Dr. John Sullivan is an internationally known HR thought-leader from the Silicon Valley. Specializing in strategic Talent Management solution. He is a prolific author with over 900 articles and 10 books covering all areas of Talent Management. Along with his many articles and books, Dr. Sullivan has written over a dozen white papers, conducted over 50 webinars, dozens of workshops and has been featured in over 35 videos. He is an engaging corporate speaker who has excited audiences at over 300 corporations/organizations in 30 countries on all 7 continents. His ideas have appeared in every major business source including the Wall Street Journal, Fortune, BusinessWeek, Fast Company, CFO, Inc., NY Times, SmartMoney, USA Today, HBR and the Financial Times. In addition, he writes for the WSJ Experts column and the LinkedIn Talent blog. Dr.

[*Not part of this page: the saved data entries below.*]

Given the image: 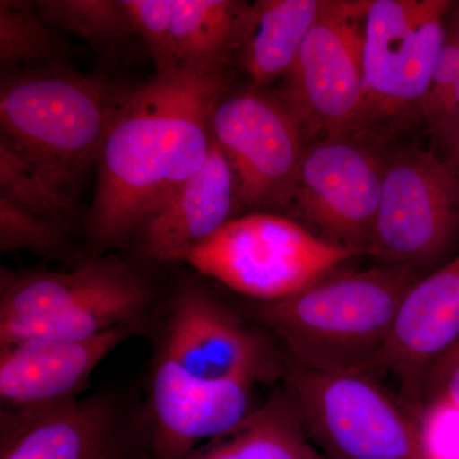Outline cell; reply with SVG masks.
<instances>
[{
  "label": "cell",
  "instance_id": "6da1fadb",
  "mask_svg": "<svg viewBox=\"0 0 459 459\" xmlns=\"http://www.w3.org/2000/svg\"><path fill=\"white\" fill-rule=\"evenodd\" d=\"M226 72L178 68L128 90L98 160L87 237L119 246L199 170L212 144L211 119Z\"/></svg>",
  "mask_w": 459,
  "mask_h": 459
},
{
  "label": "cell",
  "instance_id": "7a4b0ae2",
  "mask_svg": "<svg viewBox=\"0 0 459 459\" xmlns=\"http://www.w3.org/2000/svg\"><path fill=\"white\" fill-rule=\"evenodd\" d=\"M418 280L416 270L403 265L333 272L289 298L258 303L249 313L282 341L296 364L367 370Z\"/></svg>",
  "mask_w": 459,
  "mask_h": 459
},
{
  "label": "cell",
  "instance_id": "3957f363",
  "mask_svg": "<svg viewBox=\"0 0 459 459\" xmlns=\"http://www.w3.org/2000/svg\"><path fill=\"white\" fill-rule=\"evenodd\" d=\"M126 93L59 63L14 71L3 77L0 89V140L74 204Z\"/></svg>",
  "mask_w": 459,
  "mask_h": 459
},
{
  "label": "cell",
  "instance_id": "277c9868",
  "mask_svg": "<svg viewBox=\"0 0 459 459\" xmlns=\"http://www.w3.org/2000/svg\"><path fill=\"white\" fill-rule=\"evenodd\" d=\"M152 301L150 282L115 256H98L69 272L2 268L0 343L143 329Z\"/></svg>",
  "mask_w": 459,
  "mask_h": 459
},
{
  "label": "cell",
  "instance_id": "5b68a950",
  "mask_svg": "<svg viewBox=\"0 0 459 459\" xmlns=\"http://www.w3.org/2000/svg\"><path fill=\"white\" fill-rule=\"evenodd\" d=\"M283 386L322 459H419L415 411L371 371L290 361Z\"/></svg>",
  "mask_w": 459,
  "mask_h": 459
},
{
  "label": "cell",
  "instance_id": "8992f818",
  "mask_svg": "<svg viewBox=\"0 0 459 459\" xmlns=\"http://www.w3.org/2000/svg\"><path fill=\"white\" fill-rule=\"evenodd\" d=\"M455 3L371 0L362 21L364 114L358 138L374 143L422 117Z\"/></svg>",
  "mask_w": 459,
  "mask_h": 459
},
{
  "label": "cell",
  "instance_id": "52a82bcc",
  "mask_svg": "<svg viewBox=\"0 0 459 459\" xmlns=\"http://www.w3.org/2000/svg\"><path fill=\"white\" fill-rule=\"evenodd\" d=\"M359 255L289 217L253 212L230 220L186 262L238 294L268 303L301 291Z\"/></svg>",
  "mask_w": 459,
  "mask_h": 459
},
{
  "label": "cell",
  "instance_id": "ba28073f",
  "mask_svg": "<svg viewBox=\"0 0 459 459\" xmlns=\"http://www.w3.org/2000/svg\"><path fill=\"white\" fill-rule=\"evenodd\" d=\"M459 235V175L433 151L407 148L383 161L382 193L367 255L416 270Z\"/></svg>",
  "mask_w": 459,
  "mask_h": 459
},
{
  "label": "cell",
  "instance_id": "9c48e42d",
  "mask_svg": "<svg viewBox=\"0 0 459 459\" xmlns=\"http://www.w3.org/2000/svg\"><path fill=\"white\" fill-rule=\"evenodd\" d=\"M371 0H342L305 39L281 100L304 135L358 137L364 114L362 21Z\"/></svg>",
  "mask_w": 459,
  "mask_h": 459
},
{
  "label": "cell",
  "instance_id": "30bf717a",
  "mask_svg": "<svg viewBox=\"0 0 459 459\" xmlns=\"http://www.w3.org/2000/svg\"><path fill=\"white\" fill-rule=\"evenodd\" d=\"M211 132L234 171L237 205H291L305 135L282 100L259 87L225 92L214 108Z\"/></svg>",
  "mask_w": 459,
  "mask_h": 459
},
{
  "label": "cell",
  "instance_id": "8fae6325",
  "mask_svg": "<svg viewBox=\"0 0 459 459\" xmlns=\"http://www.w3.org/2000/svg\"><path fill=\"white\" fill-rule=\"evenodd\" d=\"M383 160L358 137L305 148L291 205L320 238L367 255L382 193Z\"/></svg>",
  "mask_w": 459,
  "mask_h": 459
},
{
  "label": "cell",
  "instance_id": "7c38bea8",
  "mask_svg": "<svg viewBox=\"0 0 459 459\" xmlns=\"http://www.w3.org/2000/svg\"><path fill=\"white\" fill-rule=\"evenodd\" d=\"M110 392L40 409L2 410L0 459H144L146 425Z\"/></svg>",
  "mask_w": 459,
  "mask_h": 459
},
{
  "label": "cell",
  "instance_id": "4fadbf2b",
  "mask_svg": "<svg viewBox=\"0 0 459 459\" xmlns=\"http://www.w3.org/2000/svg\"><path fill=\"white\" fill-rule=\"evenodd\" d=\"M160 353L210 382H271L286 368L258 332L193 282L172 298Z\"/></svg>",
  "mask_w": 459,
  "mask_h": 459
},
{
  "label": "cell",
  "instance_id": "5bb4252c",
  "mask_svg": "<svg viewBox=\"0 0 459 459\" xmlns=\"http://www.w3.org/2000/svg\"><path fill=\"white\" fill-rule=\"evenodd\" d=\"M255 385L199 379L159 352L144 418L148 459H186L237 429L259 407Z\"/></svg>",
  "mask_w": 459,
  "mask_h": 459
},
{
  "label": "cell",
  "instance_id": "9a60e30c",
  "mask_svg": "<svg viewBox=\"0 0 459 459\" xmlns=\"http://www.w3.org/2000/svg\"><path fill=\"white\" fill-rule=\"evenodd\" d=\"M142 331L117 327L84 340L0 343L2 410L40 409L81 397L99 365Z\"/></svg>",
  "mask_w": 459,
  "mask_h": 459
},
{
  "label": "cell",
  "instance_id": "2e32d148",
  "mask_svg": "<svg viewBox=\"0 0 459 459\" xmlns=\"http://www.w3.org/2000/svg\"><path fill=\"white\" fill-rule=\"evenodd\" d=\"M459 338V255L413 283L391 336L367 370L400 380L402 400L419 406L422 377Z\"/></svg>",
  "mask_w": 459,
  "mask_h": 459
},
{
  "label": "cell",
  "instance_id": "e0dca14e",
  "mask_svg": "<svg viewBox=\"0 0 459 459\" xmlns=\"http://www.w3.org/2000/svg\"><path fill=\"white\" fill-rule=\"evenodd\" d=\"M235 207V174L212 140L204 165L138 230L142 249L157 262H186L195 247L231 220Z\"/></svg>",
  "mask_w": 459,
  "mask_h": 459
},
{
  "label": "cell",
  "instance_id": "ac0fdd59",
  "mask_svg": "<svg viewBox=\"0 0 459 459\" xmlns=\"http://www.w3.org/2000/svg\"><path fill=\"white\" fill-rule=\"evenodd\" d=\"M342 0H258L249 4L241 36V68L255 87L287 77L305 39Z\"/></svg>",
  "mask_w": 459,
  "mask_h": 459
},
{
  "label": "cell",
  "instance_id": "d6986e66",
  "mask_svg": "<svg viewBox=\"0 0 459 459\" xmlns=\"http://www.w3.org/2000/svg\"><path fill=\"white\" fill-rule=\"evenodd\" d=\"M249 4L234 0H172L178 68L220 74L238 53Z\"/></svg>",
  "mask_w": 459,
  "mask_h": 459
},
{
  "label": "cell",
  "instance_id": "ffe728a7",
  "mask_svg": "<svg viewBox=\"0 0 459 459\" xmlns=\"http://www.w3.org/2000/svg\"><path fill=\"white\" fill-rule=\"evenodd\" d=\"M186 459H322L305 433L285 386L237 429L198 446Z\"/></svg>",
  "mask_w": 459,
  "mask_h": 459
},
{
  "label": "cell",
  "instance_id": "44dd1931",
  "mask_svg": "<svg viewBox=\"0 0 459 459\" xmlns=\"http://www.w3.org/2000/svg\"><path fill=\"white\" fill-rule=\"evenodd\" d=\"M68 50L59 30L42 20L35 4L22 0L0 2V60L3 66L27 69L56 65Z\"/></svg>",
  "mask_w": 459,
  "mask_h": 459
},
{
  "label": "cell",
  "instance_id": "7402d4cb",
  "mask_svg": "<svg viewBox=\"0 0 459 459\" xmlns=\"http://www.w3.org/2000/svg\"><path fill=\"white\" fill-rule=\"evenodd\" d=\"M33 4L42 20L80 36L99 53H110L135 35L123 0H40Z\"/></svg>",
  "mask_w": 459,
  "mask_h": 459
},
{
  "label": "cell",
  "instance_id": "603a6c76",
  "mask_svg": "<svg viewBox=\"0 0 459 459\" xmlns=\"http://www.w3.org/2000/svg\"><path fill=\"white\" fill-rule=\"evenodd\" d=\"M0 198L65 228L74 202L57 190L22 153L0 140Z\"/></svg>",
  "mask_w": 459,
  "mask_h": 459
},
{
  "label": "cell",
  "instance_id": "cb8c5ba5",
  "mask_svg": "<svg viewBox=\"0 0 459 459\" xmlns=\"http://www.w3.org/2000/svg\"><path fill=\"white\" fill-rule=\"evenodd\" d=\"M65 226L0 198V250L56 255L65 244Z\"/></svg>",
  "mask_w": 459,
  "mask_h": 459
},
{
  "label": "cell",
  "instance_id": "d4e9b609",
  "mask_svg": "<svg viewBox=\"0 0 459 459\" xmlns=\"http://www.w3.org/2000/svg\"><path fill=\"white\" fill-rule=\"evenodd\" d=\"M135 35L146 42L157 74L178 69L172 49V0H123Z\"/></svg>",
  "mask_w": 459,
  "mask_h": 459
},
{
  "label": "cell",
  "instance_id": "484cf974",
  "mask_svg": "<svg viewBox=\"0 0 459 459\" xmlns=\"http://www.w3.org/2000/svg\"><path fill=\"white\" fill-rule=\"evenodd\" d=\"M415 415L419 459H459V406L424 402Z\"/></svg>",
  "mask_w": 459,
  "mask_h": 459
},
{
  "label": "cell",
  "instance_id": "4316f807",
  "mask_svg": "<svg viewBox=\"0 0 459 459\" xmlns=\"http://www.w3.org/2000/svg\"><path fill=\"white\" fill-rule=\"evenodd\" d=\"M430 401H444L459 406V338L422 377L419 406Z\"/></svg>",
  "mask_w": 459,
  "mask_h": 459
},
{
  "label": "cell",
  "instance_id": "83f0119b",
  "mask_svg": "<svg viewBox=\"0 0 459 459\" xmlns=\"http://www.w3.org/2000/svg\"><path fill=\"white\" fill-rule=\"evenodd\" d=\"M457 9L459 11V3L457 4ZM451 131H452V147L455 144V137H457V133L459 131V82L457 91H455V101H453L452 108V117H451ZM451 147V150H452ZM451 152V151H449ZM449 155V153H448Z\"/></svg>",
  "mask_w": 459,
  "mask_h": 459
},
{
  "label": "cell",
  "instance_id": "f1b7e54d",
  "mask_svg": "<svg viewBox=\"0 0 459 459\" xmlns=\"http://www.w3.org/2000/svg\"><path fill=\"white\" fill-rule=\"evenodd\" d=\"M449 160L448 165L451 166L453 170L457 172L459 175V131L457 133V137H455V144H453L451 152H449Z\"/></svg>",
  "mask_w": 459,
  "mask_h": 459
},
{
  "label": "cell",
  "instance_id": "f546056e",
  "mask_svg": "<svg viewBox=\"0 0 459 459\" xmlns=\"http://www.w3.org/2000/svg\"><path fill=\"white\" fill-rule=\"evenodd\" d=\"M144 459H148V457L144 458Z\"/></svg>",
  "mask_w": 459,
  "mask_h": 459
}]
</instances>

Sullivan has been interviewed on CNN and the CBS and ABC nightly news, NPR, as well many local TV and radio outlets.
Fast Company called him the “Michael Jordan of Hiring”, Staffing.org called him “the father of HR metrics” and SHRM called him “One of the industries most respected strategists”. He was selected among HR’s “Top 10 Leading Thinkers” and was ranked #8 among the top 25 online influencers in Talent Management. Adding to these acclamations, Dr. Sullivan has also served as the Chief Talent Officer of Agilent Technologies, the HP spinoff with 43,000 employees as well as becoming the CEO of the Business Development Center, a minority business consulting firm in Bakersfield, California. Dr. Sullivan is currently a Professor of Management at San Francisco State (1982 – present). Most importantly, he wants to hear and respond to your most pressing questions about advanced talent strategies.
How important is Performance Management (P.M.) in today’s high-flux organization?
· Continually increasing performance is essential in a fast-moving competitive global world. Current firm performance and innovation may even be more important than a company’s brand.
· What could be more important than increasing the ROI of the highest cost item in corporate variable expenses? People costs are 60% of corporate variable costs?
· Managers and HR also need to know how to improve innovation, which may even have a higher impact than traditional employee performance.
· I rate performance management as the #1 most poorly managed HR program
· Since the required skills needed and the tools required for productivity constantly change, the way we manage performance also needs to change constantly.
Whose responsibility is Performance Management?
· First of all, every individual employee should own it and be responsible for it. Every employee should have clear performance goals and be measured by how well their goals are met.
· Next, the direct manager needs to be constantly monitoring and improving performance. They need to be experts in improving performance.
· And overall, HR needs to be responsible for identifying the most effective ways of increasing employee performance. But in addition to standard performance management HR needs to be hiring, retaining and developing people that perform above average.
What are the key gaps in current industry practices in managing employees’ performance?
· Quantifying the dollar impact that performance management programs have on revenues
· Most firms, unfortunately, don’t require performance be quantifiably measured on every job
· Most performance appraisal is fatally flawed because it is simply a group of opinions from one person at the end of a long year
· It must be data-driven, so performance appraisal should instead be called performance counting
· Measuring the percentage of improvement in performance after participating in performance management program
· Few measure the performance of new-hires to determine if hiring is effective
· Managers don’t take responsibility for performance management. Instead, they shift the ownership to HR.
· Performance management is one of the most undermanaged HR functions
· Self-monitoring by individual employees is seldom possible
· Individual employee performance measurement is not directly connected to a business unit or strategic corporate goals
· Performance reviews must be data driven based on performance data, but it is subjective, and there is no evidence that it predicts future success within the corporation
Should Development discussions be de-linked from Performance Reviews?
· Everything in business must be inter-related, so performance management is not exempt
· Of course, reviews must be linked to development, promotion, discipline, and pay
What makes a really effective P.M. programme? Any best practices to share.
· It quantifies in dollars its business impacts
· All program decisions in performance management are made based on data
· Performance management metrics aren’t just historical, but they are also forward-looking projections so that managers can know who has a positive trajectory
· The program prioritizes the highest impact jobs and individuals
· Programs provide continual feedback and constructive criticism
· HR data shows managers which tools increase productivity
· Poor performance must actually lead to employee termination, and especially when worker skills become permanently obsolete
· When assessing performance capabilities, programs must be able to compare the performance of robots and machine learning to the performance of people
· Rather than covering only a single year, a manager is provided with multiyear performance trends and performance comparisons between other employees.